### Stored data entries:
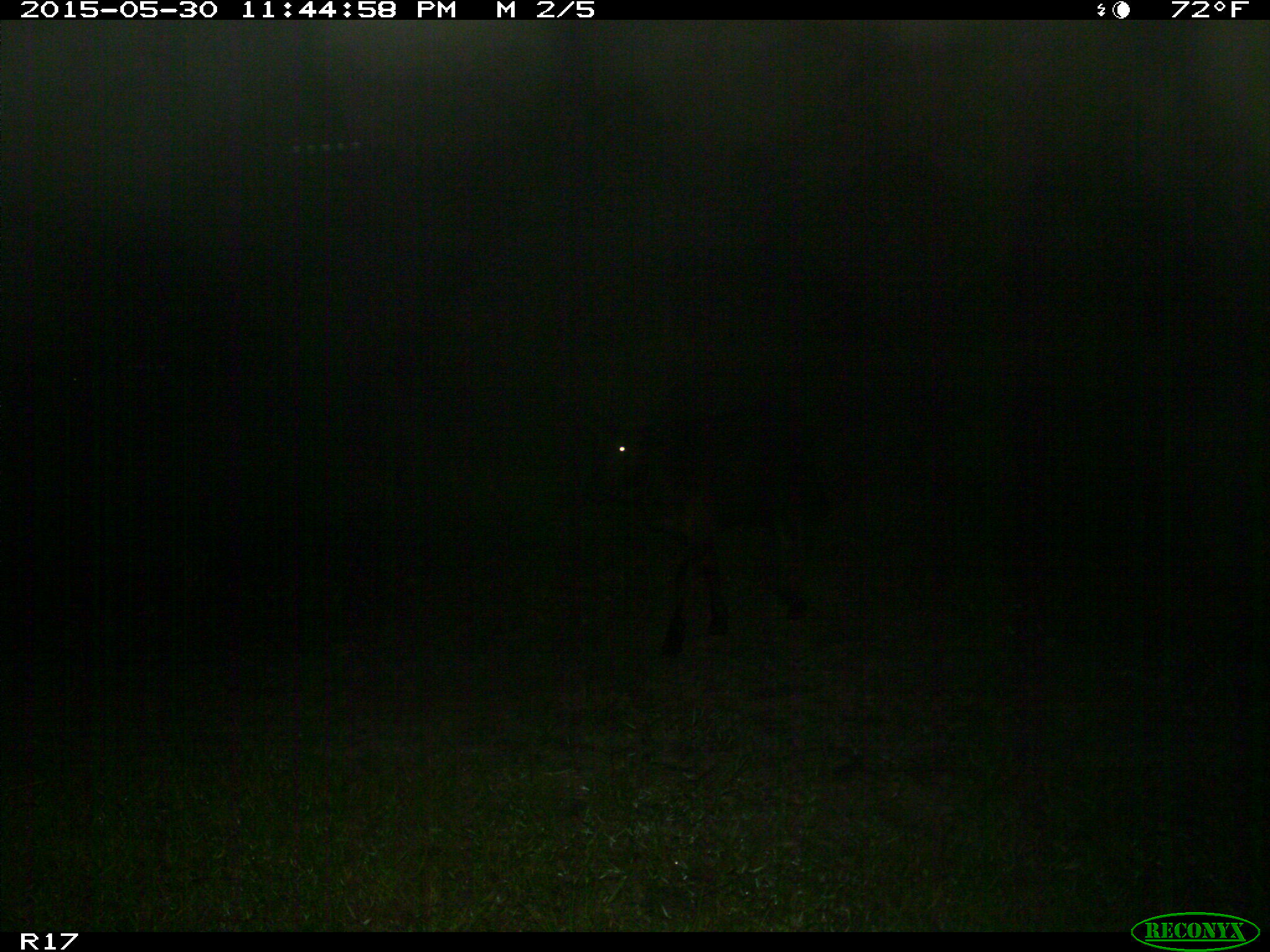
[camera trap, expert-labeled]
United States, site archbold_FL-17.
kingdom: Animalia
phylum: Chordata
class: Mammalia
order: Artiodactyla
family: Bovidae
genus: Bos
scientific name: Bos taurus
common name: domestic cow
Bos taurus (domestic cow).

### PROBLEM DESCRIPTION:
Transcribe all data precisely. Pictures are not copied.

### FINAL ANSWER:
[camera trap, expert-labeled]
United States, site archbold_FL-17.
kingdom: Animalia
phylum: Chordata
class: Mammalia
order: Artiodactyla
family: Bovidae
genus: Bos
scientific name: Bos taurus
common name: domestic cow
Bos taurus (domestic cow).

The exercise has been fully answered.